We Are The 49%
Secret NSA program uses a standard which concedes that up to 49% of the people subject to extensive warrantless electronic surveillance are in the U.S.
If you were given 51% odds of emerging unharmed from a carnival ride, would you get on? Would you sign up for an elective surgery that you had a 51% likelihood of surviving? Common sense suggests that one should not take 50/50 odds where the results matter. However, NSA agents conducting a U.S. government surveillance program are willing to use these odds of committing a constitutional-level violation of the rights of people in the U.S.
According to the Washington Post, the National Security Agency (NSA) project PRISM requires just 51% confidence in what NSA agents term a person’s “foreignness” to access their audio and video chats, photographs, emails, documents, and connection logs. The government’s purported authority for the program comes from the Foreign Intelligence Surveillance Act (FISA) Amendments Act.
Congress passed the FISA Amendments Act in 2008 at the request of intelligence agencies. They had complained that they needed authority to compel communications service providers to assist with interception of foreign-to-foreign communications passing through the United States. Information flowing over the Internet does not necessarily take the most direct path between its source and its destination. Much of the world’s communications run through the U.S. because much of Internet’s infrastructure is in the U.S.

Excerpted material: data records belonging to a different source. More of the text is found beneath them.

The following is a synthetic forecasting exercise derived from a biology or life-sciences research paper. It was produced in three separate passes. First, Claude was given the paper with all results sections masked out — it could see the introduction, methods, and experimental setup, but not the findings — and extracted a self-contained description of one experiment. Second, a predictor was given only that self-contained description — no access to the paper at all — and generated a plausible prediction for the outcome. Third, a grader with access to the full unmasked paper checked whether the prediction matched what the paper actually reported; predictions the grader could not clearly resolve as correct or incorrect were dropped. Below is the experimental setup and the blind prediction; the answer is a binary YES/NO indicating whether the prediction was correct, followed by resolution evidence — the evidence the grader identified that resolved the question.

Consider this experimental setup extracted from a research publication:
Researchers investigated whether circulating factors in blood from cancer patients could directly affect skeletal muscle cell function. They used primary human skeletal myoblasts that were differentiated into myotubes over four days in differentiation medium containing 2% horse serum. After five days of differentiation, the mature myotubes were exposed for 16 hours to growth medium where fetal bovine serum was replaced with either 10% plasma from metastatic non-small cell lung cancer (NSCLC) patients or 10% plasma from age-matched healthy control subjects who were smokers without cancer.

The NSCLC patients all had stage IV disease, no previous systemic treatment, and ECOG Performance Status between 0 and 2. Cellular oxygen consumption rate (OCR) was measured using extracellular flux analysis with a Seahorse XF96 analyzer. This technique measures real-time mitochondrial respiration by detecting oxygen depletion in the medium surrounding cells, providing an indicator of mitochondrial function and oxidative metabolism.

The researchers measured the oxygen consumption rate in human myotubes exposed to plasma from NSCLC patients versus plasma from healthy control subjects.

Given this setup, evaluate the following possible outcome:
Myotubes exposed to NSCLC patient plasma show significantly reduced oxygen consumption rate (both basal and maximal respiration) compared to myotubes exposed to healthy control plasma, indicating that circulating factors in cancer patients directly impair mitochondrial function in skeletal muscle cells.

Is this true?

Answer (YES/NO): NO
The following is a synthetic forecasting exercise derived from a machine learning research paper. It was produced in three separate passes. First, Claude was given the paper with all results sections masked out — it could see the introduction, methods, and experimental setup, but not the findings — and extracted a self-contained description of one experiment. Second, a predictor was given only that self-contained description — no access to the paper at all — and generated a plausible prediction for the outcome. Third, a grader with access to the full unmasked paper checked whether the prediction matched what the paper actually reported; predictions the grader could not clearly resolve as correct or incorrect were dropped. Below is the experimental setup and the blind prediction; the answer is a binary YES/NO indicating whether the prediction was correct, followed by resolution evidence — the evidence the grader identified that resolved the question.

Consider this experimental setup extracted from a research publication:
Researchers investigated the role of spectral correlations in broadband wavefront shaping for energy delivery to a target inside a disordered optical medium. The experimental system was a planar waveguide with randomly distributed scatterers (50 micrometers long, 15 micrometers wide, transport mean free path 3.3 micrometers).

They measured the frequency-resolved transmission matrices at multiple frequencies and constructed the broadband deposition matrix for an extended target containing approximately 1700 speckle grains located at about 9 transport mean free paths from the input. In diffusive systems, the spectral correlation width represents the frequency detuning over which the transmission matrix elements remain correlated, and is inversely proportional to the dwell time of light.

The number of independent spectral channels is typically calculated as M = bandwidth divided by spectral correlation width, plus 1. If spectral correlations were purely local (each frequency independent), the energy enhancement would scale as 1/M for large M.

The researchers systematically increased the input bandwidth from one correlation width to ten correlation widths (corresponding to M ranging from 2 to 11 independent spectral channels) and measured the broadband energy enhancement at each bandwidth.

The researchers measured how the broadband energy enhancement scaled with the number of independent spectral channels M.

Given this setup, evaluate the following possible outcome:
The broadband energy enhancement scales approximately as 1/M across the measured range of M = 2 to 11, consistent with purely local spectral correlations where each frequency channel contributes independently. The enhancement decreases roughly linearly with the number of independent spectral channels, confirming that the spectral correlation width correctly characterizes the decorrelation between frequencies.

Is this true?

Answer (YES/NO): NO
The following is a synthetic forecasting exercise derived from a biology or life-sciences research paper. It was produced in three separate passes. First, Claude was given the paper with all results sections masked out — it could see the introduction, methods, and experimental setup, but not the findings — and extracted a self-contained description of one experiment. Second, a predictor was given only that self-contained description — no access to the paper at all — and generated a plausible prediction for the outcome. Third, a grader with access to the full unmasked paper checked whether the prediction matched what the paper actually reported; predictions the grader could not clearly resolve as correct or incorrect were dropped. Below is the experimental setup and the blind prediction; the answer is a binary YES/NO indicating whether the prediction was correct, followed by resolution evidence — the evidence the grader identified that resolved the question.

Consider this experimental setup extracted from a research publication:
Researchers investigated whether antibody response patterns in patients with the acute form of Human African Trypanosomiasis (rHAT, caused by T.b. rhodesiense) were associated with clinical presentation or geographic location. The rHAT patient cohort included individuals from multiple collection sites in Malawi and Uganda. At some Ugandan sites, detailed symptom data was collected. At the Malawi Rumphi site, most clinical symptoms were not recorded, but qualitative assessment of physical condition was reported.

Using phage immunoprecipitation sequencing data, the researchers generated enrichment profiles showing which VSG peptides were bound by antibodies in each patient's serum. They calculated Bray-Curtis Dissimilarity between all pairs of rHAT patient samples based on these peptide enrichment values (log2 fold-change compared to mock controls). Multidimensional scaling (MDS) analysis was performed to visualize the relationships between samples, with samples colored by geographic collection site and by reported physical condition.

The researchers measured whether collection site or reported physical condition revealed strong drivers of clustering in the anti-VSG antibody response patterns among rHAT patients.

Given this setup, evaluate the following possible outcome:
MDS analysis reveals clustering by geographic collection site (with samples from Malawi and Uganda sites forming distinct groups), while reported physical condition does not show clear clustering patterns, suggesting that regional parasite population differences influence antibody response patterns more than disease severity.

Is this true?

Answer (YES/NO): NO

However, the statute empowers the NSA far beyond this modest goal. Instead of targeting foreign-to-foreign communications, FISA Amendments Act surveillance need only target people reasonably believed to be abroad. The Act empowers the Attorney General and the Director of National Intelligence to formulate guidelines for achieving “the targeting of persons reasonably believed to be located outside the U.S. to acquire foreign intelligence information.” The targeting procedures must be “reasonably designed“ to target people “reasonably believed to be located outside the United States.” According to the Washington Post report, NSA agents are interpreting this to permit them to set intelligence collection parameters so they have at least 51% confidence that the targets are foreign. That’s a low bar—one that Congress did not intend—and one that belies claims that collection of communications of people in the U.S. is merely “incidental” to the collection of communications of people targeted abroad.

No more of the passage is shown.